Authors: Anne McCaffrey,Elizabeth Moon
"Wait—help me get Lunzie and Januk!"
The younger children were hard to wake, and cranky once roused. Januk demanded "my
big
jar" and Lunzie couldn't find her shoes. Sass, mind racing, dared to use the combination her father had once shown her, and opened her parents' sealed closet.
"What are you
doing
?" asked Caris, now by the door again with the other two. Her eyes widened as Sass pulled down the zipped cases: the military-issue projectile weapons issued to each adult colonist, and the lumpy, awkward part of a larger weapon which should—if they had time—mate with those from adjoining apartments to make something more effective.
Lunzie could just carry one of the long, narrow cases; Sass had to use both arms on the big one, and Caris took the other narrow one, along with Januk's hand. "We should stop at my place," Caris said, but when they got outside, they could see the red and blue lines crossing the sky. A white flare, at a distance. "That was the Spaceport offices," said Caris, still calm.
Other shapes moved in the darkness, converging on the Block Recreation Center; Sass recognized two classmates, both carrying weapons, and one trailing a string of smaller children. They made it to the Block Recreation Center just as adults came boiling out, most unsteady on their feet, and all cursing.
"Sassinak! Bless you—you remembered!" Her father, suddenly looking larger and more dangerous than she had thought for the last year or so, grabbed Lunzie's load and stripped off the green cover. Sass had seen such weapons in class videos; now she watched him strip and load it, hardly aware that her mother had taken the weapon Caris carried. Someone she didn't know yelled for a "PC-8
base
, dammit!" and Sass's father said, without even looking at her, "Go, Sassy! That's your load!" She carried it across the huge single room of the Center to the cluster of adults assembling some larger weapons, and they snatched it, stripped off the cover, set it down near the door, and began attaching other pieces. An older woman grabbed her arm and demanded, "Class?"
"Six."
"You've had aid class?" When Sass nodded, the woman said "Good—then get over here,"
Here
was on the far side of the Center, out of sight of her family, but with a crowd of middle school children, all busily laying out an infirmary area, just like in the teaching tapes.
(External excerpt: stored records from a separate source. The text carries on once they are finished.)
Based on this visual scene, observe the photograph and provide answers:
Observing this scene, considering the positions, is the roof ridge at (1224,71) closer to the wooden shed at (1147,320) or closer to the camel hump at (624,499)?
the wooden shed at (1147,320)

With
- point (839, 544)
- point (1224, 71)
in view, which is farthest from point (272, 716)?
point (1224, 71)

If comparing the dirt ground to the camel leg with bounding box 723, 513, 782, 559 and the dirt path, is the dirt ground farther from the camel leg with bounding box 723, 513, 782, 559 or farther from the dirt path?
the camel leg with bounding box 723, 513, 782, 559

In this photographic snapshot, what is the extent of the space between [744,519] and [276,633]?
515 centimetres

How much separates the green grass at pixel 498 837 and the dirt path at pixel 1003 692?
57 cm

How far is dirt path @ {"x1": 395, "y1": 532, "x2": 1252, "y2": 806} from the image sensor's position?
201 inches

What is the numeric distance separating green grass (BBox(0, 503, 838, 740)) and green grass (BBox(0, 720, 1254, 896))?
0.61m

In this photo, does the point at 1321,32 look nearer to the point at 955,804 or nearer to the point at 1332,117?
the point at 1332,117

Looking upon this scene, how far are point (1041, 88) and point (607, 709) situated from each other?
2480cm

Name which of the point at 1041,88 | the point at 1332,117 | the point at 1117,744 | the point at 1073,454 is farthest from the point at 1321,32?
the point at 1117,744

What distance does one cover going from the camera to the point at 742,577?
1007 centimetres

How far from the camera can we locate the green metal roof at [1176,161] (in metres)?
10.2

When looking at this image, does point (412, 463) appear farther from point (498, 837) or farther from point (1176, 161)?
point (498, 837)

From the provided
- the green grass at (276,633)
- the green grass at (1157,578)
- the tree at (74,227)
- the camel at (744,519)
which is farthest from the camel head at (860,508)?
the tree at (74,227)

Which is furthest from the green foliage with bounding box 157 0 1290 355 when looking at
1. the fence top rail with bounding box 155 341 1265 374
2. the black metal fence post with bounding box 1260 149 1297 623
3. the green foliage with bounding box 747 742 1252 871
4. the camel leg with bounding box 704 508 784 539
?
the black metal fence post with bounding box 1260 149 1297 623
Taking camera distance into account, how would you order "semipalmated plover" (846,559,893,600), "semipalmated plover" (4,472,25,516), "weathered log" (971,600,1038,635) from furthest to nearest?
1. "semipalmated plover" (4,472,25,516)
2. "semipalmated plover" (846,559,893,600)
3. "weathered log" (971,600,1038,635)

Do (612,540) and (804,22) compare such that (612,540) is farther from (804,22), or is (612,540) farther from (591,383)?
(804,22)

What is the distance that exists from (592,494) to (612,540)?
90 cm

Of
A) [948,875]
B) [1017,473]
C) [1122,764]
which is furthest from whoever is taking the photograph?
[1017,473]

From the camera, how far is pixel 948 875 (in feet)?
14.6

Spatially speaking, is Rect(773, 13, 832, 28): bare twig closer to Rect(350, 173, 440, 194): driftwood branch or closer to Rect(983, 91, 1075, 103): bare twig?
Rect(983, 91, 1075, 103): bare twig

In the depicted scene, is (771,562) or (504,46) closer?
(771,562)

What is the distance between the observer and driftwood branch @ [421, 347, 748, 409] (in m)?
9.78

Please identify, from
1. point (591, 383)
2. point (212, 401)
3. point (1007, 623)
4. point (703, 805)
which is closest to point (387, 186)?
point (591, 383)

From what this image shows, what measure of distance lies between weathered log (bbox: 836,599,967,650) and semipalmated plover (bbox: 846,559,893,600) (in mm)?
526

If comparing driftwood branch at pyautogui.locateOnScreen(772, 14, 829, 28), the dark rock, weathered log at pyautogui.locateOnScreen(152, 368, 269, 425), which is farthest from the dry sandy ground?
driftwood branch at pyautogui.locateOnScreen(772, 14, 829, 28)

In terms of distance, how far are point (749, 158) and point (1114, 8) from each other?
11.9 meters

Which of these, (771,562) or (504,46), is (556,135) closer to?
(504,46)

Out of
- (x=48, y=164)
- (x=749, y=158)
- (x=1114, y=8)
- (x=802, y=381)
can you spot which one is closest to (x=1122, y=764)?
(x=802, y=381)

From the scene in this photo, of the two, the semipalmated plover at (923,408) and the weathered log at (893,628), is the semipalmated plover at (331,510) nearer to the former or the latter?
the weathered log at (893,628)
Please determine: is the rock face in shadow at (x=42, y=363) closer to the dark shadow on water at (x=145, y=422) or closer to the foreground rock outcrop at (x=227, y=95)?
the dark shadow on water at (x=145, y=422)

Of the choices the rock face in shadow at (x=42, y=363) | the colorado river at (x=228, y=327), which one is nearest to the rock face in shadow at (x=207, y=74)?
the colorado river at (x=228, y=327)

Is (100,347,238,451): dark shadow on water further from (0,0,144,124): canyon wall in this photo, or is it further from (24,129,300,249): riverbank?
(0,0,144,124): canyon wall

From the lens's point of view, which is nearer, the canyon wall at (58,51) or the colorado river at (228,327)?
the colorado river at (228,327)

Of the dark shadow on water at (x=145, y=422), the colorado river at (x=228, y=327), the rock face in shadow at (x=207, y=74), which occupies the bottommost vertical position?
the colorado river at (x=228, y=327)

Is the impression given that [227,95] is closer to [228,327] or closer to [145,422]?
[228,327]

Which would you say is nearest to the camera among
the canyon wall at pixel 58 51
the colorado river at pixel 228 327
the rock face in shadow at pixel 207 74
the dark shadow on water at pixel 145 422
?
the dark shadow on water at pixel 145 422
The Center stank of whiskey fumes, of smoke, of too many bodies, of fear. Children's shrill voices rose above the adults' talking; babies wailed or shrieked. Sass wondered if the ship was down, that pirate ship. How many pirates would there be? What kinds of weapons would they have? What did pirates want, and what did they do? Maybe—for an instant she almost believed this thought—maybe it was just a drill, more realistic than the quarterly drills she'd grown up with, but not real. Perhaps a Fleet ship had chosen to frighten them, just to encourage more frequent practice with the weapons, and the first thing they'd see was a Fleet officer.
She felt more than heard the first concussive explosion, and that hope died. Whoever was out there was hostile. Everything the tapes had said or she'd overheard the adults say about pirates ran through her mind. Colonies disappeared, on some worlds, or survived gutted of needed equipment and supplies, with half their population gone to slavers. Ships taken even during FTL travel, when according to theory no one could say where they were.
Waiting there, unarmed, she realized that the thrice-weekly class in self-defense was going to do her no good at all. If the pirates had bigger guns, if they had weapons better than projectiles, she was going to die . . . or be captured.
"Sass." Caris touched her arm; she reached out and gave Caris a quick hug. Around her, the others of her class had gathered in a tight knot. Even in this, Sassinak recognized the familiar. Since she'd started school, the others had looked to her in a crisis. When Berry fell off the crawler train, when Seh Garvis went crazy and attacked the class with an orecutter, everyone expected Sass to know what to do, and do it. Bossy, her mother had called her, more than once, and her father had agreed, but added that bossy plus tact could be very useful indeed.
Tact
, she thought. But what could she say now?
"Who's our triage?" she asked Sinder. He stood back, well away from Sass's friends.
"Gath" He pointed to a youth who had been cleared for off-planet training—medical school, everyone expected. He'd been senior school medic all four years. "I'm low-code this time."
Sass nodded, gave him a smile he returned uneasily, and checked again on each person's assignment. If they had nothing to do now, they could be sure they knew what to do when things happened.
All at once a voice blared outside—a loudhailer, Sass realized, with the speakers distorting the Neo-Gaesh vowels. From this corner of the building, she could pick out only parts of it, but enough to finish off the last bit of her confidence.
". . . surrender . . . will blow . . . resistance . . . guns . . ."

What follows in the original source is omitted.